DEVIN STEWART: You have 10 proposals to fix democracy, but let's talk about—is it really worth it? I'm a liberal democrat. Let's put it out there. I assume that democracy is worth saving.

But before we get to talking about saving it, why save democracy?

DAMBISA MOYO: Because I think that ultimately a world of free markets and free people has shown itself with its functioning to deliver innovation that we need, not just for economic growth and living standards but also for innovation, so being able to offer people or afford the opportunity for people to think and to question and challenge the status quo and to question ideology as an artifact of the democratic system, and I think that's a good thing.

Then, of course, finally I think that it also behooves a society to have an environment where it's not wed to a particular set of policies. I think inasmuch as democracy allows for changes in government and changes of political frame, I think that's also very helpful.

DEVIN STEWART: Do you think that capitalism and democracy can live together in harmony?

DAMBISA MOYO: I think that there are some sacrifices that need to be made. I think that a democracy ultimately that functions well is one that has as many people as possible voting, but those people have to be as knowledgeable as possible, and we are definitely far away from that. I think if you can get to that utopia of democracy, then it's more likely that you end up with a capitalist system that also works.

DEVIN STEWART: We like education, that's for sure. At Carnegie Council we believe in ethics and education.

DAMBISA MOYO: Amen.

DEVIN STEWART: Getting to your 10 proposals, you started to allude to some of your advice and your policy recommendations. My understanding is you have proposals for managing the politician as well as managing the voter.

DAMBISA MOYO: That's right.

DEVIN STEWART: Can you tell us a little bit about these proposals?

DAMBISA MOYO: Yes, and I think it's critical for me to just say a couple of things. First of all, these proposals are exactly that. They're proposals. They're not supposed to be wholesale consumption. Democracies are at different levels of growth. Some of them are quite nascent. Some things might immediately appeal, others might not. So it's important that we understand that this is for debate. This is for improving our political system because we spend a lot of time critiquing countries that are blatantly non-democratic, like China, North Korea, or Cuba, but there was no menu to say: "Well, what about us? How can we improve on our political system?" That was the impetus for that.
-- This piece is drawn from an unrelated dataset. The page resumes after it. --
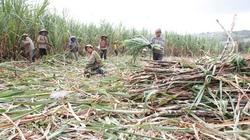 Bón phân Văn Điển  cho cây mía ở Thanh Hóa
The other point that is worth really stressing is that all the proposals, all 10 proposals have some precedent somewhere in the world. This is not me cooking up some idea in my kitchen. This is really saying, "Hm, actually did you know that mandatory voting exists in Countries X, Y, and Z? Should we think about maybe mandatory voting to try to increase or boost our participation numbers?"

DEVIN STEWART: It makes it much more credible as a proposal.

DAMBISA MOYO: I would hope so, because I think some people will roll their eyes and say, "This is absolutely not going to fly here."

But it's worth it to say: "Well, actually this is under experimentation. This is actually under debate in other countries."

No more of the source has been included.